## To do
Which lines below contain "text"? Pull them out.

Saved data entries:
┄┄┄┄┄┄┄┄┄┄
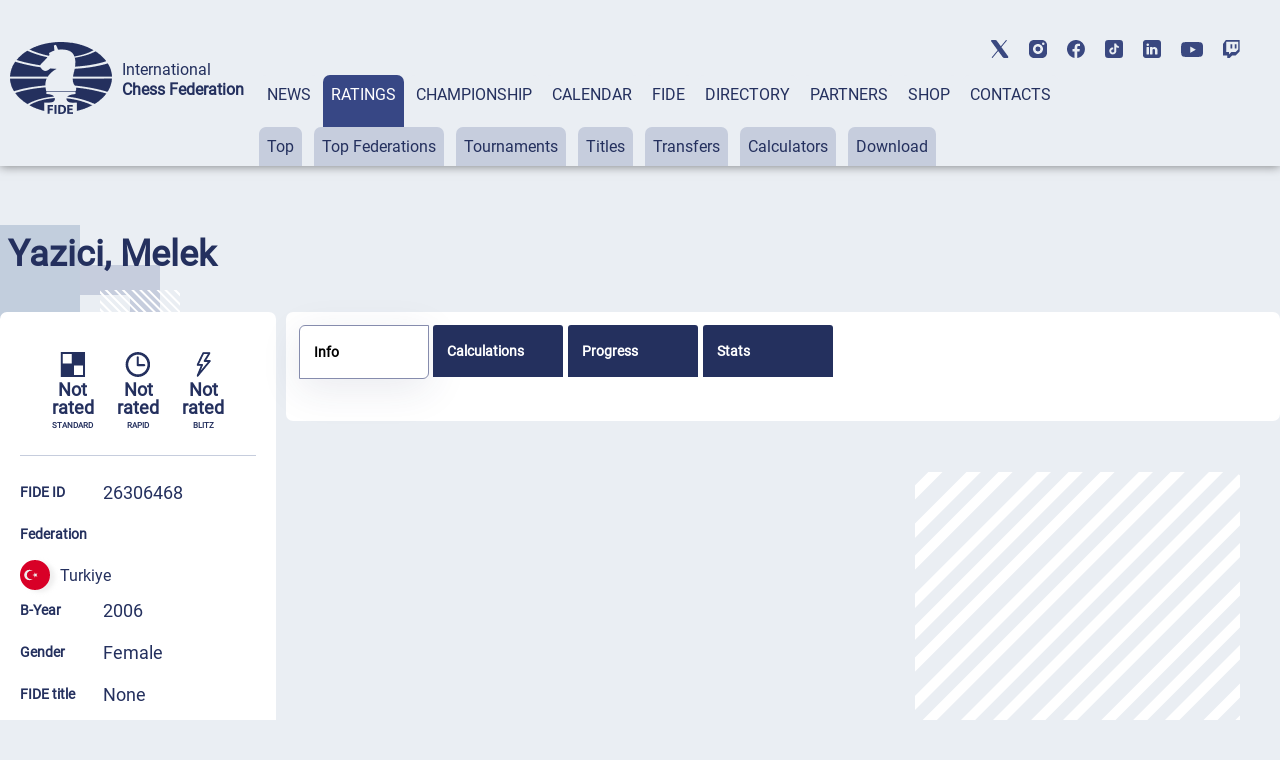

--- FILE ---
content_type: text/html; charset=UTF-8
request_url: https://ratings.fide.com/a_data_opponents.php?pl=26306468
body_size: 126
content:
[{"id_number":"26306034","name":"Demir, Talha","country":"TUR"},{"id_number":"44526750","name":"Karaali, Mehmet Emir","country":"TUR"}]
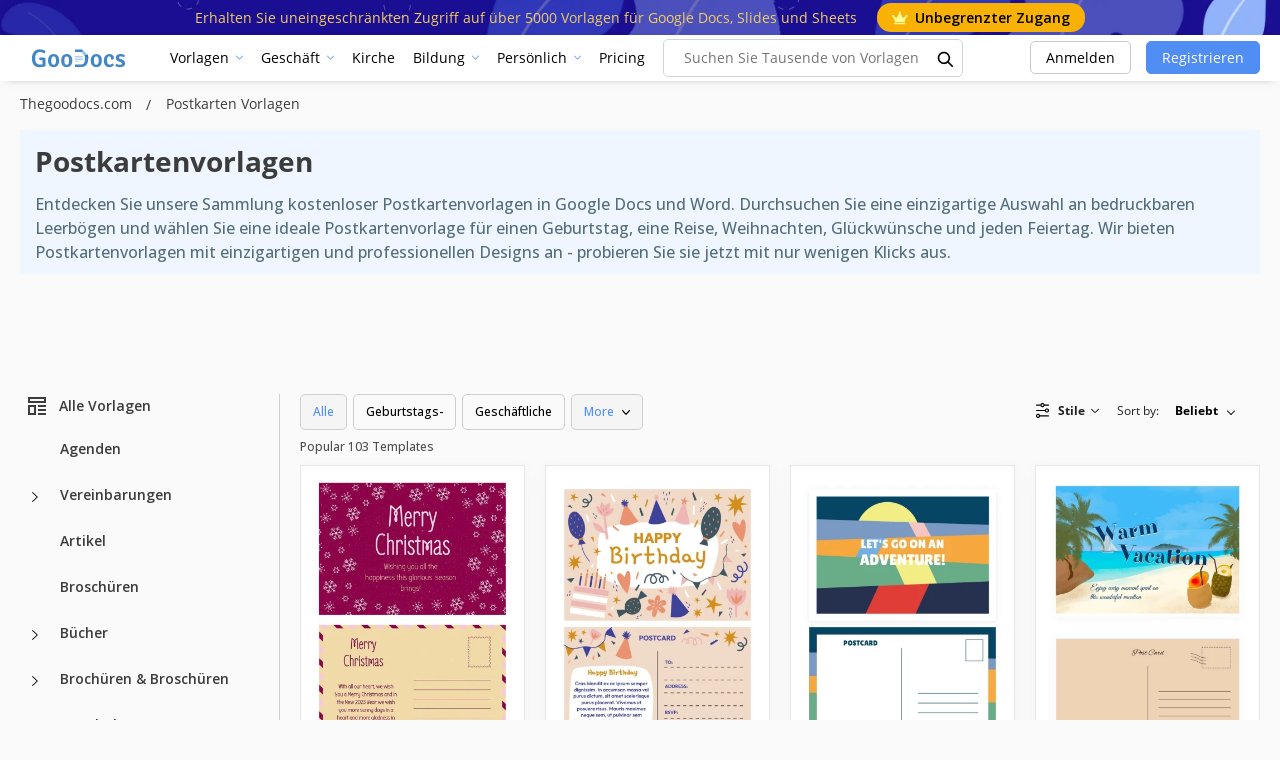

--- FILE ---
content_type: text/html; charset=utf-8
request_url: https://www.google.com/recaptcha/api2/aframe
body_size: 270
content:
<!DOCTYPE HTML><html><head><meta http-equiv="content-type" content="text/html; charset=UTF-8"></head><body><script nonce="8jPNrzAi8vgFWyjRGOID5Q">/** Anti-fraud and anti-abuse applications only. See google.com/recaptcha */ try{var clients={'sodar':'https://pagead2.googlesyndication.com/pagead/sodar?'};window.addEventListener("message",function(a){try{if(a.source===window.parent){var b=JSON.parse(a.data);var c=clients[b['id']];if(c){var d=document.createElement('img');d.src=c+b['params']+'&rc='+(localStorage.getItem("rc::a")?sessionStorage.getItem("rc::b"):"");window.document.body.appendChild(d);sessionStorage.setItem("rc::e",parseInt(sessionStorage.getItem("rc::e")||0)+1);localStorage.setItem("rc::h",'1768990693709');}}}catch(b){}});window.parent.postMessage("_grecaptcha_ready", "*");}catch(b){}</script></body></html>

--- FILE ---
content_type: application/javascript; charset=utf-8
request_url: https://fundingchoicesmessages.google.com/f/AGSKWxXXj_dmmVX5Qon8IxXDpdQCebvkJ0Ot-99xtRmf1rftmYXvrh_MND4D6pah2SLDzRmyhqHcZ0ZuwRXVsCraUT0aCMbtO8sTvxY_mclD5zWtaaGrOcVhSF43_hoIlF4FgycV7PdWT70G9JvX1jKVB8LaPZEoO_Gd7WrC1nqxDRleWJR_r2CDtbJNkxsU/_-NewStockAd-/webad./swf/ad-/targetingAd._dispad_
body_size: -1290
content:
window['0366cf78-bac4-4c91-8f89-21e7f59191ff'] = true;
┄┄┄┄┄┄┄┄┄┄
## Answer for the task
content_type: text/html; charset=UTF-8
content_type: text/html; charset=utf-8
<!DOCTYPE HTML><html><head><meta http-equiv="content-type" content="text/html; charset=UTF-8"></head><body><script nonce="8jPNrzAi8vgFWyjRGOID5Q">/** Anti-fraud and anti-abuse applications only. See google.com/recaptcha */ try{var clients={'sodar':'https://pagead2.googlesyndication.com/pagead/sodar?'};window.addEventListener("message",function(a){try{if(a.source===window.parent){var b=JSON.parse(a.data);var c=clients[b['id']];if(c){var d=document.createElement('img');d.src=c+b['params']+'&rc='+(localStorage.getItem("rc::a")?sessionStorage.getItem("rc::b"):"");window.document.body.appendChild(d);sessionStorage.setItem("rc::e",parseInt(sessionStorage.getItem("rc::e")||0)+1);localStorage.setItem("rc::h",'1768990693709');}}}catch(b){}});window.parent.postMessage("_grecaptcha_ready", "*");}catch(b){}</script></body></html>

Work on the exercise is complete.